PROBLEM TO WORK ON
Give back only the lines from the one with "phylum: Chordata" through the last line of the data, exactly as they appear.

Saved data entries

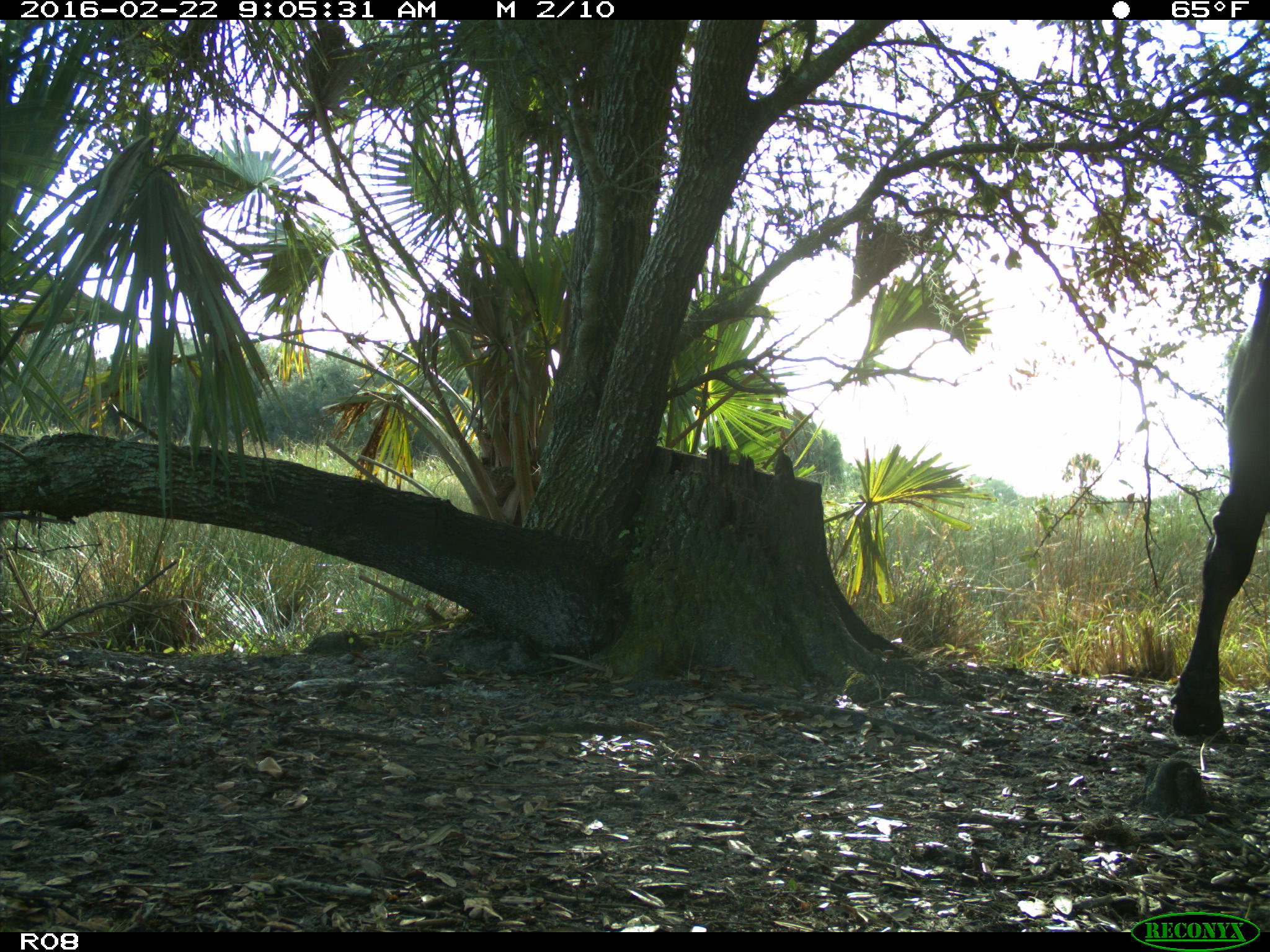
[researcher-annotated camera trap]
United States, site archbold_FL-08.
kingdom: Animalia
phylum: Chordata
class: Mammalia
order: Artiodactyla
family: Bovidae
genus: Bos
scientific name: Bos taurus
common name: domestic cow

YOUR RESPONSE
phylum: Chordata
class: Mammalia
order: Artiodactyla
family: Bovidae
genus: Bos
scientific name: Bos taurus
common name: domestic cow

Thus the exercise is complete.